- **Work task**
In the response, each entry below should appear again exactly as given.

- **Listed entries**
= Beginning of Section =

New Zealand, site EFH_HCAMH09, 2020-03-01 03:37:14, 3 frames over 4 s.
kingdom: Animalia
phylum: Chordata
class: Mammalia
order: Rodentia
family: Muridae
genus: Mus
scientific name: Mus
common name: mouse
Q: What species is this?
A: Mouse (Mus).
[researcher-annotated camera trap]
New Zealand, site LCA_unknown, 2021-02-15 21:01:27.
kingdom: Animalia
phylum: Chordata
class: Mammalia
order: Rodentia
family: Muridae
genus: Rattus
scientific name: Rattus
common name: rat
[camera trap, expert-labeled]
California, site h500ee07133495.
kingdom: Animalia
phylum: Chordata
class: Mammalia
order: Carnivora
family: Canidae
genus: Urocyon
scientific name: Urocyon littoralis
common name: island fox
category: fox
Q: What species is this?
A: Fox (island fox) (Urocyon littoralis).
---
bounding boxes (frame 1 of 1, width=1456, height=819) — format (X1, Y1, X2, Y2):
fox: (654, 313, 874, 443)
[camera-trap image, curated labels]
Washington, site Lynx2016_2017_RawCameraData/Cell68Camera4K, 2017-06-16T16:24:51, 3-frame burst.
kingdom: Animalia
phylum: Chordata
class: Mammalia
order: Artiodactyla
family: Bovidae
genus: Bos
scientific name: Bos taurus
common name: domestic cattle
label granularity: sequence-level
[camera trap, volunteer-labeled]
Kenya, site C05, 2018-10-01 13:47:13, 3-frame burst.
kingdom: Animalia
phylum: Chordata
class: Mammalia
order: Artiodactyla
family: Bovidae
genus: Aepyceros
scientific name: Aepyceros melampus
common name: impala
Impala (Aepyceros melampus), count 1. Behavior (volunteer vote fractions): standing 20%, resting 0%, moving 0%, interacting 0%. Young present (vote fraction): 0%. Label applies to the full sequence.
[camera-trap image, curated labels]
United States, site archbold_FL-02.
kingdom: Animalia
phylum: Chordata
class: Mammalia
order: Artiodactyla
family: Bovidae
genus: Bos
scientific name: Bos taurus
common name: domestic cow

= End of Section =

- **Written answer**
New Zealand, site EFH_HCAMH09, 2020-03-01 03:37:14, 3 frames over 4 s.
kingdom: Animalia
phylum: Chordata
class: Mammalia
order: Rodentia
family: Muridae
genus: Mus
scientific name: Mus
common name: mouse
Q: What species is this?
A: Mouse (Mus).
[researcher-annotated camera trap]
New Zealand, site LCA_unknown, 2021-02-15 21:01:27.
kingdom: Animalia
phylum: Chordata
class: Mammalia
order: Rodentia
family: Muridae
genus: Rattus
scientific name: Rattus
common name: rat
[camera trap, expert-labeled]
California, site h500ee07133495.
kingdom: Animalia
phylum: Chordata
class: Mammalia
order: Carnivora
family: Canidae
genus: Urocyon
scientific name: Urocyon littoralis
common name: island fox
category: fox
Q: What species is this?
A: Fox (island fox) (Urocyon littoralis).
---
bounding boxes (frame 1 of 1, width=1456, height=819) — format (X1, Y1, X2, Y2):
fox: (654, 313, 874, 443)
[camera-trap image, curated labels]
Washington, site Lynx2016_2017_RawCameraData/Cell68Camera4K, 2017-06-16T16:24:51, 3-frame burst.
kingdom: Animalia
phylum: Chordata
class: Mammalia
order: Artiodactyla
family: Bovidae
genus: Bos
scientific name: Bos taurus
common name: domestic cattle
label granularity: sequence-level
[camera trap, volunteer-labeled]
Kenya, site C05, 2018-10-01 13:47:13, 3-frame burst.
kingdom: Animalia
phylum: Chordata
class: Mammalia
order: Artiodactyla
family: Bovidae
genus: Aepyceros
scientific name: Aepyceros melampus
common name: impala
Impala (Aepyceros melampus), count 1. Behavior (volunteer vote fractions): standing 20%, resting 0%, moving 0%, interacting 0%. Young present (vote fraction): 0%. Label applies to the full sequence.
[camera-trap image, curated labels]
United States, site archbold_FL-02.
kingdom: Animalia
phylum: Chordata
class: Mammalia
order: Artiodactyla
family: Bovidae
genus: Bos
scientific name: Bos taurus
common name: domestic cow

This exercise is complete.